É importante salientar no entanto que não é a fiel reprodução dos pratos japoneses que difere esses exemplos aos criticados anteriormente. Até porque esta reprodução é impossível dado o nosso terroir e ingredientes brazucas.

Aliás, a incorporação de ingredientes brasileiros à culinária japonesa é fruto do próprio processo de imigração ao Brasil iniciado no século XIX.  Alguns imigrantes, depois da segunda guerra mundial, se instalaram na Amazônia e lá chegando, por óbvio, tiveram muitas dificuldades em continuar seus costumes gastronômicos sem muitos dos ingredientes com os quais estavam acostumados. De acordo com estudos da pesquisadora Linda Midori Tsuji Nishikido, da Universidade de São Paulo (USP), que documentou os hábitos alimentares dos imigrantes japoneses no Amazonas entre 1953 e 1967, os imigrantes criaram uma verdadeira culinária cheia de significado na medida em que se estabeleciam e absorviam conhecimentos dos povos originários brasileiros e os incorporavam às suas receitas. Iguarias como sushi de feijão e shoyu de tucupi emergiram no cardápio mais autêntico e nipo-brasileiro possível.

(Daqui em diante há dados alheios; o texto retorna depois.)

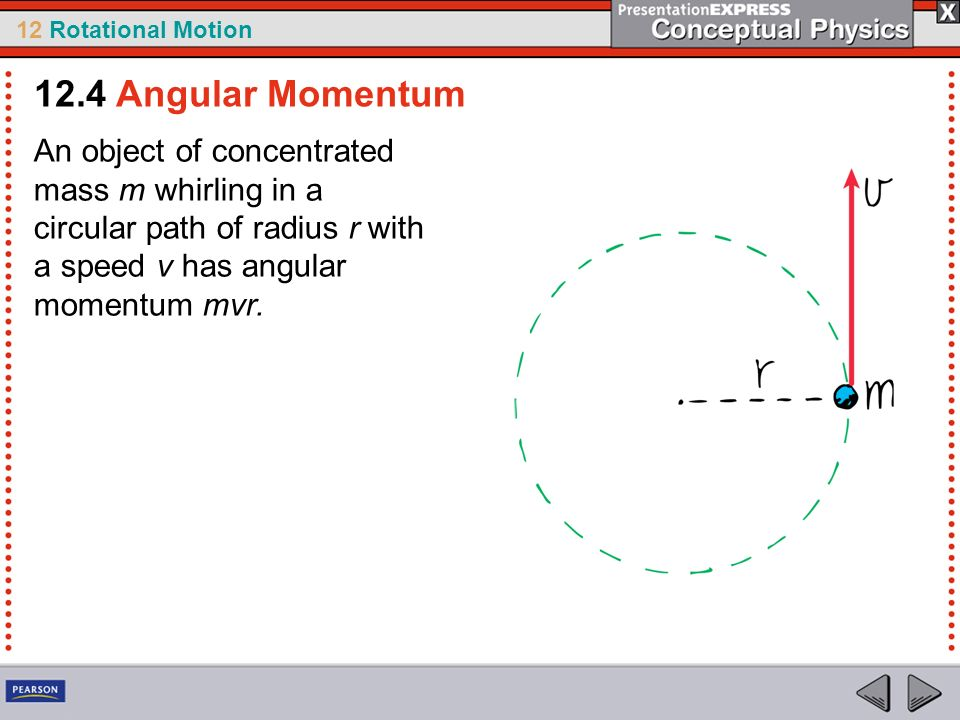 12.4 Angular Momentum An object of concentrated mass m whirling in a circular path of radius r with a speed v has angular momentum mvr.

O que quero dizer com isso é que a cultura de onde provêm esses pratos nos enriquece muito mais do que a adição indiscriminada de ingredientes ao peixe cru, servidos de qualquer maneira e fora de contexto. Além disso, tal qual os nipo-amazonenses, a absorção de insumos locais não faz nada além de enriquecer a experiência como um todo, rumo a criação de uma autêntica gastronômica nipo-brasileira e não uma cópia da cópia americanizada.

Imaginem a quantidade de alternativas que podem ser produzidas a partir das uniões das culturas caiçara, do interior paranaense e alternativas que a capital pode oferecer? Que venham mais Tonkotsu Ramen de porco moura, Udon Karê vegetariano de pinhão, sushi de marisco caiçara, sashimi de xaréu, bolinho de massa de farinha de mandioca ao invés do udon e porque não cataia no lugar do sake? Curitiba está com a faca e o peixe na mão para construir um circuito virtuoso e uma identidade nipo-brasileira única. Faço votos que os chefs da capital abracem essa ideia!

Arigatô, sayonara, menos cream cheese e viva a imigração japonesa!